§ Work required
Give back exactly the lines of the data below, starting with the line that has "Agricultural Tyre Sr1" and going on through the line that has "В'ячеслав Москалевський".

[Records for this exercise]

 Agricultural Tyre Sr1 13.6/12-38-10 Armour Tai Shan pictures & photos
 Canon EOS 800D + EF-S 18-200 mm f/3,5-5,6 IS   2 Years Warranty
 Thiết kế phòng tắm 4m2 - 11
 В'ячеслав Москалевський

[/Records for this exercise]
[Records for this exercise]

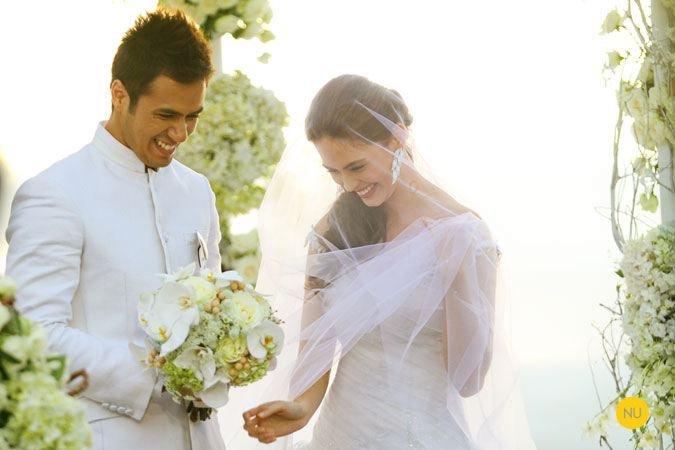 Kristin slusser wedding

[/Records for this exercise]

§ Answer to the exercise
 Agricultural Tyre Sr1 13.6/12-38-10 Armour Tai Shan pictures & photos
 Canon EOS 800D + EF-S 18-200 mm f/3,5-5,6 IS   2 Years Warranty
 Thiết kế phòng tắm 4m2 - 11
 В'ячеслав Москалевський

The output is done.